REQUIRED WORK.
A - Using the BWA mapping tutorial, explain in one to three sentences why the bwa mem command includes the -R and -M options.
B - Please answer these questions from the BWA mapping tutorial, with each answer on its own line:
(i) Which BWA algorithm is usually preferred for Illumina reads of 70bp or longer?
(ii) Reads from which strain are mapped, and to which genome?
(iii) What file extension does the BAM index file have?

Most well-known aligners include MAQ, Bowtie, BWA, etc. The output of most of these aligners is a file containing the alignment in the SAM/BAM format which is the most widely used format to store NGS mapped reads [6]. We will look at this format ahead. In this course we will use one of the most popular aligners – Burrows-Wheeler Aligner (BWA) [7]. BWA comprehends different three alignment algorithms: BWA-backtrack (aln and sampe/samse); BWA-SV; and BWA-MEM. For 70bp or longer Illumina, 454, Ion Torrent and Sanger reads, assembly contigs and BAC sequences, BWA-MEM is usually the preferred algorithm. For short sequences, BWA-backtrack may be better. BWA-SW may have better sensitivity when alignment gaps are frequent.

In this exercise we will use the BWA-MEM algorithm. We will now map the reads from strain PT000033 to the M.tuberculosis H37Rv genome. Let’s start by open a terminal window and from your home directory go to Module1 directory:

$ cd Module1

## First, we have to index the reference sequence (NC00962_3.fasta) to allow efficient access by BWA upon mapping:

$ bwa index NC000962_3.fasta

## Next, we will map the trimmed paired reads obtained in the previous exercise. We can also map the unpaired reads but we would need to merge the resulting three SAM/BAM files. In this exercide we will continue with the paired reads only: 

$ bwa mem -R "@RG\tID:PT000033\tSM:PT000033\tPL:Illumina" -M NC000962_3.fasta PT000033_1_trimmed_paired.fastq PT000033_2_trimmed_paired.fastq > PT000033.sam

##The -R and -M option are included for compatibility with Picard tools and GATK during variant calling. Although we will not use these, the SAM file produced can be subsequently analysed by these programs if necessary. The -R option specifies the read group header line and the -M option is grants compatibility with Picard tools.

The commands above should have generated a SAM file. Let’s look at its content:

$ more PT000033.sam

This seems rather complex but it is in fact a flexible format to store the coordinates of mapped and unmapped reads, associated Phred33 Q scores and chromosome. See the figure below to have an idea of what it represents (the image below represents a single line):

You can also use the built-in word-count program in Linux to check the number of lines in this SAM file:

$ wc -l PT000033.sam

Now that we have a SAM file we can convert it to its compressed binary format (which cannot be read as a text file but can be read with Samtools view). We also need to sort the BAM file by coordinates to allow efficient access and analysis and index this BAM file. The BAM index file (*.bai) is required by some visualization and downstream analysis software, as it allows rapid access to the BAM file.

(Saved data entries)
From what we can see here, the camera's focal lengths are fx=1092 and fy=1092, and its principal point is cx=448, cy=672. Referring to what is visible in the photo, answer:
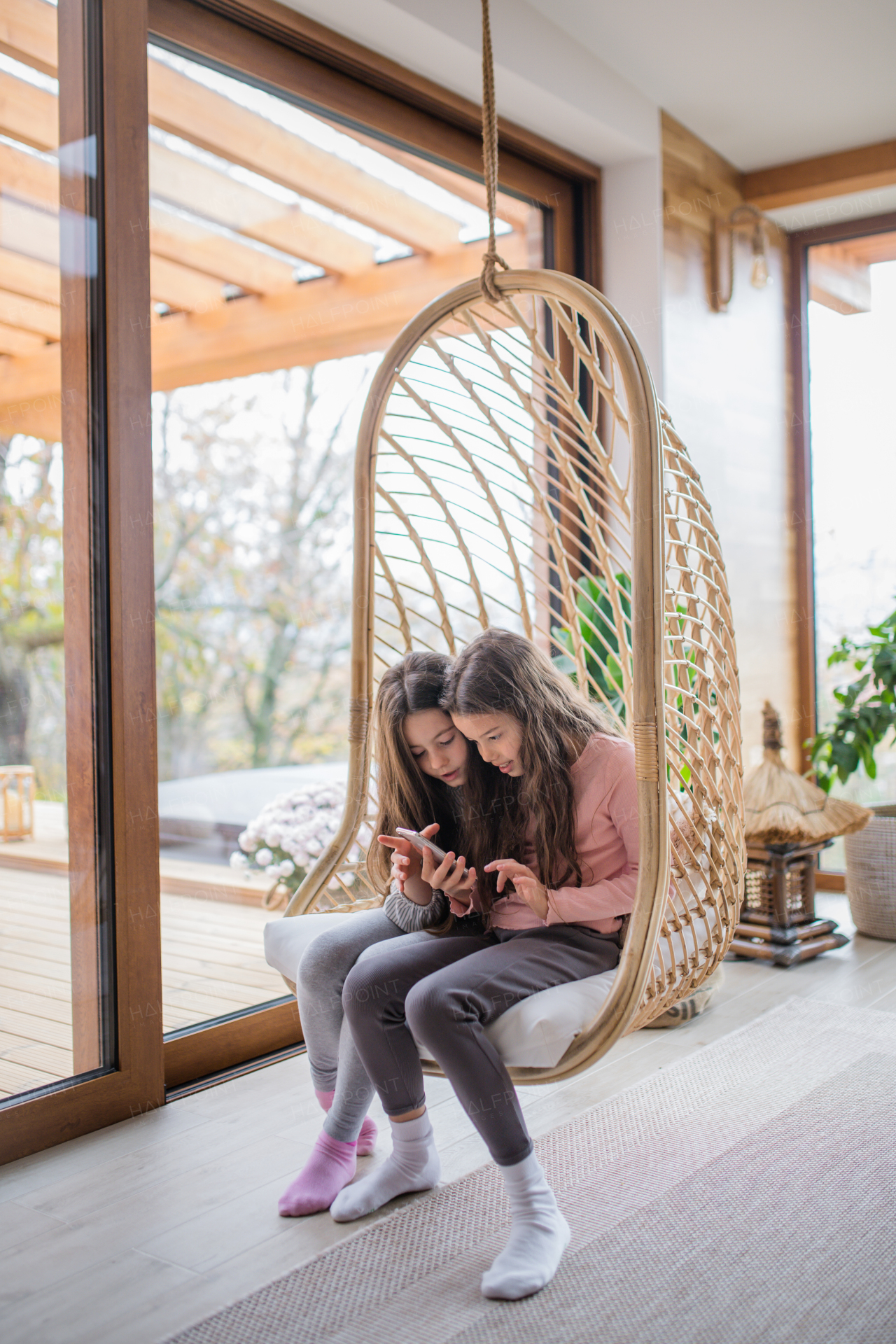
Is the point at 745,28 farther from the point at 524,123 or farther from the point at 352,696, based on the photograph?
the point at 352,696

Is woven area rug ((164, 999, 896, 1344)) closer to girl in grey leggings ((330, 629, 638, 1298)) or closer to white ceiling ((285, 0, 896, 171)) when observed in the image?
girl in grey leggings ((330, 629, 638, 1298))

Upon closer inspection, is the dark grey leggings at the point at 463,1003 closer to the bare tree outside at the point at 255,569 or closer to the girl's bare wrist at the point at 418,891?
the girl's bare wrist at the point at 418,891

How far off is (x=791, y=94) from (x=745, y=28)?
1.41ft

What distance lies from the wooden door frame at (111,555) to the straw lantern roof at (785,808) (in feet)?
5.88

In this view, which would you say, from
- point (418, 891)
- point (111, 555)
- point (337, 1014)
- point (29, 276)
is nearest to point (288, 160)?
point (29, 276)

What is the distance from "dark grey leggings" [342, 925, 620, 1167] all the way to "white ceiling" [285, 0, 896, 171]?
204cm

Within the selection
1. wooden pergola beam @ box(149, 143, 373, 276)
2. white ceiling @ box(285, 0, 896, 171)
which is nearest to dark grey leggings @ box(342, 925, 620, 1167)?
white ceiling @ box(285, 0, 896, 171)

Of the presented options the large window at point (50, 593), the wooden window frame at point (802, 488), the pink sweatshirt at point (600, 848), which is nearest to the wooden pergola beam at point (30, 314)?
the large window at point (50, 593)

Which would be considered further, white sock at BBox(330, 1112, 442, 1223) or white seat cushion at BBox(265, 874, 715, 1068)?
white sock at BBox(330, 1112, 442, 1223)

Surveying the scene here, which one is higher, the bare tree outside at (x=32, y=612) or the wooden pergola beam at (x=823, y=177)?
the wooden pergola beam at (x=823, y=177)

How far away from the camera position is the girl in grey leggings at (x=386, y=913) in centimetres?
176

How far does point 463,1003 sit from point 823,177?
330 centimetres

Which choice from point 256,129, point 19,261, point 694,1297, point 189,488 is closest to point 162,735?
point 189,488

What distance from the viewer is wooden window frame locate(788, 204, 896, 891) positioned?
13.5 feet
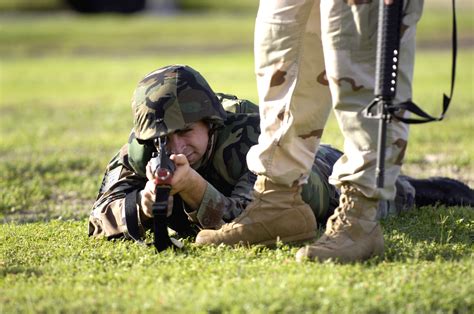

ANSWERS TO THE TASKS.
A - The -R and -M options make the resulting SAM file compatible with Picard tools and GATK during variant calling, so those programs could analyze it later if needed, even though this exercise does not use them. The -R option specifies the read group header line, and the -M option grants compatibility with Picard tools.

B -
(i) BWA-MEM
(ii) Strain PT000033, mapped to the M.tuberculosis H37Rv genome
(iii) .bai